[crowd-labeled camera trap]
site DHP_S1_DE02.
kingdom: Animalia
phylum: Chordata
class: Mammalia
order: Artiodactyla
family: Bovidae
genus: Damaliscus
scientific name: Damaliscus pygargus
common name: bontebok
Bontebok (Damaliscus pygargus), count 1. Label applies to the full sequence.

○ ○ ○ ○

__PROBLEM TO SOLVE__
Reproduce exactly the lines from the one with "class: Mammalia" through the end of the entries above, both ends included.

__TASK OUTPUT__
class: Mammalia
order: Artiodactyla
family: Bovidae
genus: Damaliscus
scientific name: Damaliscus pygargus
common name: bontebok
Bontebok (Damaliscus pygargus), count 1. Label applies to the full sequence.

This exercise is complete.